:: FRAGMENTO PROPORCIONADO ::

La idea no es de este gobierno ni de este Congreso, aunque parecen haberla acogido con alborozo, pese a sus promesas de reducir la opacidad de la administración pública. El Partido Patriota había agendado debatirla hoy en el Legislativo, pero a última hora la retiró del orden del día.
La propuesta nace de las recomendaciones hechas por la Comisión de desclasificación de archivos militares, que se creó durante el mandato de Álvaro Colom. Aquel equipo analizó más de diez mil documentos castrenses y especificó que 11 mil 641 deben desclasificarse, 599 deben estar parcialmente clasificados, y 103 deben mantener su clasificación como confidenciales porque, se supone, de lo contrario pondrían en riesgo la seguridad nacional.
Y el problema aquí es que la Ley de acceso a la información pública, aprobada en 2008 ceñida a los altos estándares internacionales de transparencia, no permite considerar como confidencial ningún acto de la administración del Estado. El grado máximo de secreto que se les permite es el de reservado.

:::
:: MATERIAL PROPORCIONADO ::

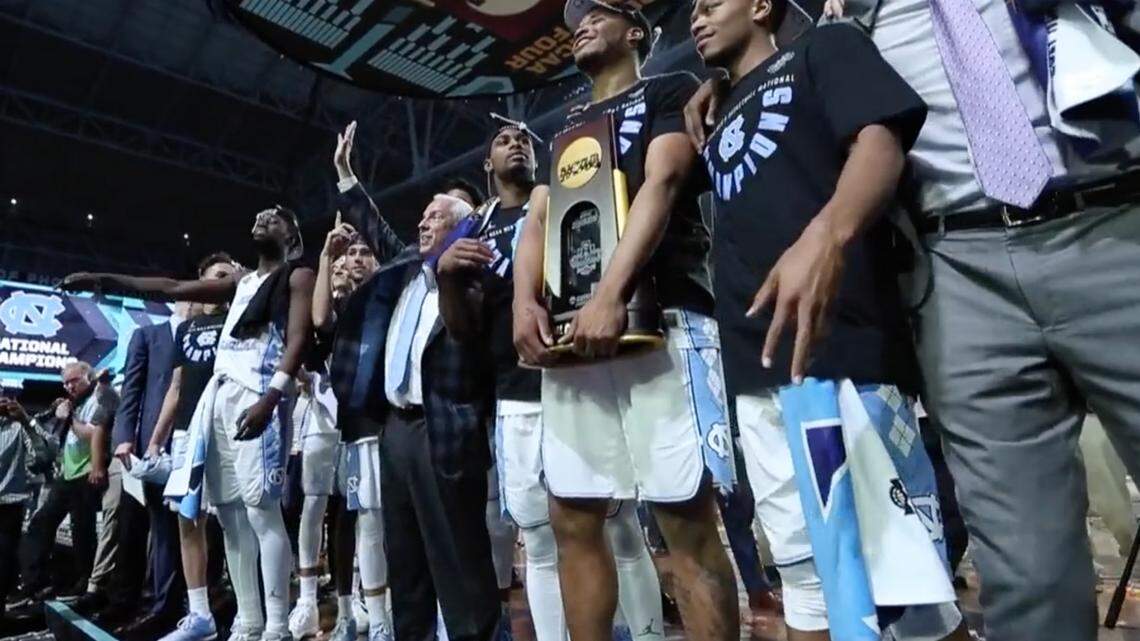 Every year thousands of screaming fans gear up to watch their teams compete in the NCAA Tournament. But in addition the price of tickets, fans pay millions in travel fees, broadcasters shell out the big bucks for TV rights and gamblers place high stakes bets on the winner.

:::

◆ **CONSIGNAS DE TRABAJO**:
1: Extrae del fragmento sobre los archivos militares el pasaje que comienza con "La idea no es" y sigue hasta "la seguridad nacional.".
2: Responde según el fragmento sobre los archivos militares:
(a) ¿Qué partido había agendado debatir la propuesta en el Legislativo?
(b) ¿Durante el mandato de quién se creó la Comisión de desclasificación de archivos militares?
(c) ¿En qué año se aprobó la Ley de acceso a la información pública?

◆ **SOLUCIONES**:
1:
La idea no es de este gobierno ni de este Congreso, aunque parecen haberla acogido con alborozo, pese a sus promesas de reducir la opacidad de la administración pública. El Partido Patriota había agendado debatirla hoy en el Legislativo, pero a última hora la retiró del orden del día.
La propuesta nace de las recomendaciones hechas por la Comisión de desclasificación de archivos militares, que se creó durante el mandato de Álvaro Colom. Aquel equipo analizó más de diez mil documentos castrenses y especificó que 11 mil 641 deben desclasificarse, 599 deben estar parcialmente clasificados, y 103 deben mantener su clasificación como confidenciales porque, se supone, de lo contrario pondrían en riesgo la seguridad nacional.

2:
(a) El Partido Patriota.
(b) Durante el mandato de Álvaro Colom.
(c) En 2008.